##### Bacaan #####

Dari GWK, tujuan kami berikutnya adalah Pura Uluwatu untuk menonton tari kecak sambil menikmati sunset.
Namun karena gak mau rugi, dari Jakarta kami sudah browsing lokasi wisata yang
bisa kami kunjungi yang sejalan ke arah Pura Uluwatu. Walhasil, kami sempat
mampir sebentar ke Pandawa Beach dan
Dreamland Beach. Sebenernya sayang banget udah sampe pantai
yang masih bersih ini gak sempet renang atau main air, yah apa boleh buat
waktunya mefet. Sebenarnya Pak Made juga menawarkan untuk mengunjungi
satu pantai lagi yaitu Padang-Padang
Beach, namun karena khawatir
terlambat, kami menolak dengan halus tawaran Pak Made.

#####

* Tantangan
[a] Buatlah ringkasan bacaan tersebut dalam dua kalimat.
[b] Ubahlah paragraf bacaan yang diawali "Dari GWK, tujuan kami" menjadi daftar butir yang memuat fakta-fakta utamanya.
[c] Tampilkan tanpa perubahan bagian bacaan mulai dari "Namun karena gak" hingga dan termasuk "tawaran Pak Made.".

##### Materi yang Ditampilkan #####

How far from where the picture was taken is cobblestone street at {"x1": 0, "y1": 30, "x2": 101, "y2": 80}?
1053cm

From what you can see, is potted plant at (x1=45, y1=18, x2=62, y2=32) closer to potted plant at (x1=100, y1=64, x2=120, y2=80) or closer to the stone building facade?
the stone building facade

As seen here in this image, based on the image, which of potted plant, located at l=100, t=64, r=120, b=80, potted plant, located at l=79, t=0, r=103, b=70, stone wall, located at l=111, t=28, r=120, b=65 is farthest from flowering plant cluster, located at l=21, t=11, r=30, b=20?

#####
##### Materi yang Ditampilkan #####

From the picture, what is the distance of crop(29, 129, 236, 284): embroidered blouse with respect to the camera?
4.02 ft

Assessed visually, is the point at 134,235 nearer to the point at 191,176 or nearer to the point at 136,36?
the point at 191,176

#####

* Hasil Berurutan
[a] Dari GWK, penulis dan rombongannya menuju Pura Uluwatu untuk menonton tari kecak sambil menikmati matahari terbenam, dan di perjalanan mereka sempat singgah sebentar di Pandawa Beach serta Dreamland Beach tanpa sempat berenang karena waktunya sempit. Pak Made juga menawarkan kunjungan ke Padang-Padang Beach, tetapi tawaran itu ditolak dengan halus karena mereka khawatir terlambat.

[b]
- Tujuan setelah GWK adalah Pura Uluwatu untuk menonton tari kecak sambil menikmati matahari terbenam.
- Sejak di Jakarta, rombongan telah mencari lokasi wisata yang searah dengan Pura Uluwatu.
- Rombongan singgah sebentar di Pandawa Beach dan Dreamland Beach.
- Mereka tidak sempat berenang atau bermain air di pantai yang masih bersih itu karena waktunya sempit.
- Pak Made menawarkan kunjungan ke Padang-Padang Beach.
- Tawaran tersebut ditolak dengan halus karena rombongan khawatir terlambat.

[c]
Namun karena gak mau rugi, dari Jakarta kami sudah browsing lokasi wisata yang
bisa kami kunjungi yang sejalan ke arah Pura Uluwatu. Walhasil, kami sempat
mampir sebentar ke Pandawa Beach dan
Dreamland Beach. Sebenernya sayang banget udah sampe pantai
yang masih bersih ini gak sempet renang atau main air, yah apa boleh buat
waktunya mefet. Sebenarnya Pak Made juga menawarkan untuk mengunjungi
satu pantai lagi yaitu Padang-Padang
Beach, namun karena khawatir
terlambat, kami menolak dengan halus tawaran Pak Made.